Methods : This study included 4645 pairs of 10-2 and 24-2 VF tests from 684 participants (1274 eyes). Data was split on the patient level into training (50%), validation (10%) and test sets (40%). Deep learning (DL) algorithm (Multilayer perceptron) and linear regression (LR) models were trained separately on 24-2 VF maps to estimate 10-2 VF 68 total deviation (TD) values and mean deviation (MD) and were compared with each other (Figure1). An independent sample of eyes from the test that had a longitudinal follow-up of at least 5 VFs was selected. The ability of the slope of predicted 10-2 VF MD to detect central VF progression using clustered pointwise linear regression (PLR) was assessed by Receiver operating characteristic (ROC) curves and was compared with the slope of the mean central 12 points of 24-2 VF.

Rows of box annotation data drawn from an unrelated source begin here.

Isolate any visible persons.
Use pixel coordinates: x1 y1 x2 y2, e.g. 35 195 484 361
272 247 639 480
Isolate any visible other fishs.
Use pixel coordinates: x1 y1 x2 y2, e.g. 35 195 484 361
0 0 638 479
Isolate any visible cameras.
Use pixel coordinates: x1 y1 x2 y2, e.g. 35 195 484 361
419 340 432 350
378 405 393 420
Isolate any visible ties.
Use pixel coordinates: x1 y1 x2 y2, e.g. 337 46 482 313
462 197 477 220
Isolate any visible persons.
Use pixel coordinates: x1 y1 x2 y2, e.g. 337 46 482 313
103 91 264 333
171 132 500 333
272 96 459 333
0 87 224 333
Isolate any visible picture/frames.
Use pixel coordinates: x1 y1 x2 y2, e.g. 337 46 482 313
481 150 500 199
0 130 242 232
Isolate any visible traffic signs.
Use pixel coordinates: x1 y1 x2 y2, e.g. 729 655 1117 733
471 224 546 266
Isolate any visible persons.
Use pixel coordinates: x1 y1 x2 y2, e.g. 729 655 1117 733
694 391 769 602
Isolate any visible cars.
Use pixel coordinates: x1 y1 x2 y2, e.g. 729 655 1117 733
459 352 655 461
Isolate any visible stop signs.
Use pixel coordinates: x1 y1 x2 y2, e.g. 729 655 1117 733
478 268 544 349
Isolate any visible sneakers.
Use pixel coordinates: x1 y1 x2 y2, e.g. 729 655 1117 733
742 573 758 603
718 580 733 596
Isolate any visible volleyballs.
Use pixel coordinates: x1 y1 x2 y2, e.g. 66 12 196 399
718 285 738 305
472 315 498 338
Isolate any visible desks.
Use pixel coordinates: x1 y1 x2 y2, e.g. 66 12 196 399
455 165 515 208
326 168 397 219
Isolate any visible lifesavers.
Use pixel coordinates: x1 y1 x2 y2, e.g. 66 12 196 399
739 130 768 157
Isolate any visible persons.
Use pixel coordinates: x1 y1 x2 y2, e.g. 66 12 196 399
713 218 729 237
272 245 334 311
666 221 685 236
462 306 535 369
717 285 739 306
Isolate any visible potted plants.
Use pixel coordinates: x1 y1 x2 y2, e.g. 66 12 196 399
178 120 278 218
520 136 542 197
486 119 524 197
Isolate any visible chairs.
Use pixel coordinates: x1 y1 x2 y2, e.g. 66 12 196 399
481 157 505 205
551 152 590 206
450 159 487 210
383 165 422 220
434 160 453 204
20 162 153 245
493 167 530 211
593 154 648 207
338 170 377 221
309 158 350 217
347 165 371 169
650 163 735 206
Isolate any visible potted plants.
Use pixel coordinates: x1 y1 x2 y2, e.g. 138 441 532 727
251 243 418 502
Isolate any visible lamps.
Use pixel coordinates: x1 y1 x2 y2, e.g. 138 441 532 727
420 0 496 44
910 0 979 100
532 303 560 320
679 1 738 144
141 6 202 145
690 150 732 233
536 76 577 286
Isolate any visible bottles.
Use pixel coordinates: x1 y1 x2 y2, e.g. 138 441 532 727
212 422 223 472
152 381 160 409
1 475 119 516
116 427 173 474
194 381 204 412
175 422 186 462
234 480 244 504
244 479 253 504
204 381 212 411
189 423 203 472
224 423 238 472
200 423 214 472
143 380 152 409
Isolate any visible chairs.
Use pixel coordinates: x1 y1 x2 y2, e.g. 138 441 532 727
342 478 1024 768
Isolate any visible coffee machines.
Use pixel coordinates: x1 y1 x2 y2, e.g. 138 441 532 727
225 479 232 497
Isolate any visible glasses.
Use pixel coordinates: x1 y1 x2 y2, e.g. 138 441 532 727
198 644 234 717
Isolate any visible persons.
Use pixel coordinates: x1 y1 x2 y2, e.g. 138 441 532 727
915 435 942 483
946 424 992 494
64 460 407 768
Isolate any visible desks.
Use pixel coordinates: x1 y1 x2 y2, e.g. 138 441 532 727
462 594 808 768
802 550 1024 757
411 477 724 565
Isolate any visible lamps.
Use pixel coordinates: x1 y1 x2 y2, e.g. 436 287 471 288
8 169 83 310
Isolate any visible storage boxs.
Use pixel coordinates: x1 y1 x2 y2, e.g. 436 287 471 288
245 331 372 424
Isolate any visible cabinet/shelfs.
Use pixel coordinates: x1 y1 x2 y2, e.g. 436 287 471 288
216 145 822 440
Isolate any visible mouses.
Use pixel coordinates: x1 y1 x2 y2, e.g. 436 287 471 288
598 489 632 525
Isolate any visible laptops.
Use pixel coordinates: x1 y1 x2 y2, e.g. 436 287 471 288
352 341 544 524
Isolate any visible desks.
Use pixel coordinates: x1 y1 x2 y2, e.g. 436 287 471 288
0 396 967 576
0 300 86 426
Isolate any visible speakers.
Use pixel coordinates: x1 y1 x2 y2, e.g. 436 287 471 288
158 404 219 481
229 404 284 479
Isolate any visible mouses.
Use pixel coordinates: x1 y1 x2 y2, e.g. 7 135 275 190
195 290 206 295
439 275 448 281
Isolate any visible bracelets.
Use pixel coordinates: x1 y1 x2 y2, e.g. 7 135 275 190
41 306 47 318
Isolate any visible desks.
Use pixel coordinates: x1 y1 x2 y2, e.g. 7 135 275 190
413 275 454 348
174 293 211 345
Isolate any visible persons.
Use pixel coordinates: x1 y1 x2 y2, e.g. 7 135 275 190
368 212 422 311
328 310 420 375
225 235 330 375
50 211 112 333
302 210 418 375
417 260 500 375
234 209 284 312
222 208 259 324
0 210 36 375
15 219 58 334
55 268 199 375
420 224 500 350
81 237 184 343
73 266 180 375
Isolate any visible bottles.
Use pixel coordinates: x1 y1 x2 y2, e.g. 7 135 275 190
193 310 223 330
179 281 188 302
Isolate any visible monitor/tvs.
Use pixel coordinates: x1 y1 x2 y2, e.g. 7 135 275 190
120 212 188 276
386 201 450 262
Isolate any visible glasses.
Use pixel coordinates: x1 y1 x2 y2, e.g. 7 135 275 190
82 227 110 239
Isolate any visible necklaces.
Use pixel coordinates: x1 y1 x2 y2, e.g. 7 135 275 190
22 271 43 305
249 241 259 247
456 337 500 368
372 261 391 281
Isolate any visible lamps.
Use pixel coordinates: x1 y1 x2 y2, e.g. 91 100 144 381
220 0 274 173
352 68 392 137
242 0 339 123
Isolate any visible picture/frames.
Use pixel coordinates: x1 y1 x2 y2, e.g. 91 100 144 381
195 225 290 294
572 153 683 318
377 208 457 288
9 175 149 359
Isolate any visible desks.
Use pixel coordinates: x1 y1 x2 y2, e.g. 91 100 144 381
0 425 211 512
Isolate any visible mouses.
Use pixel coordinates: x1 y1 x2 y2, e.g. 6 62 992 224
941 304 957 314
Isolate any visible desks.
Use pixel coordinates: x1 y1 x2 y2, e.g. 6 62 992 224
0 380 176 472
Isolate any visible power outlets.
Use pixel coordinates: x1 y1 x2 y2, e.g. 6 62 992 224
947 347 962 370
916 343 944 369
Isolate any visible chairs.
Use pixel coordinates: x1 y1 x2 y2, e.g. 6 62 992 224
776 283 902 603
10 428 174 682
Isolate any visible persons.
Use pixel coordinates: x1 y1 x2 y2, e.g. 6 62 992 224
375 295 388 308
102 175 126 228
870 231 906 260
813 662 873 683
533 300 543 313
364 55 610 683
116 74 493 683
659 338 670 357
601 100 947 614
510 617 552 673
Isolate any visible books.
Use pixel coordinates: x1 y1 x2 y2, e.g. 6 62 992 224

Results : Our LR model predicting 10-2 VF MD achieved R of 0.94 (95% confidence interval [CI], 0.93, 0.95) and MAEs of 1.3 dB (95% CI, 1.2, 1.3) and was comparable to DL estimates of 10-2 MD. The LR model had an average MAE of 2.47 dB (95% CI: 2.39, 2.54) and R of 0.85 (95% CI: 0.84, 0.86) for pointwise TD values estimations and had comparable performance with DL estimates. 193 eyes of 115 patients in the test sample were followed up for an average of 5.2 years and 8 visits. A significant correlation was found between the change over time in V2V predicted and actual 10-2 VF MDs, Figure 2A. The slope of V2V predicted 10-2 VF MD showed an ROC curve area (95% CI) of 0.87 (0.74, 0.94) to discriminate central VF progressors from non-progressors using PLR method which was comparable to actual 10-2 MD slope 0.93 (0.87, 0.97), P=0.19 and was statistically higher than the slope of mean of central 12 points of 24-2 VF 0.77 (0.64, 0.86), P=0.005, Figure2B.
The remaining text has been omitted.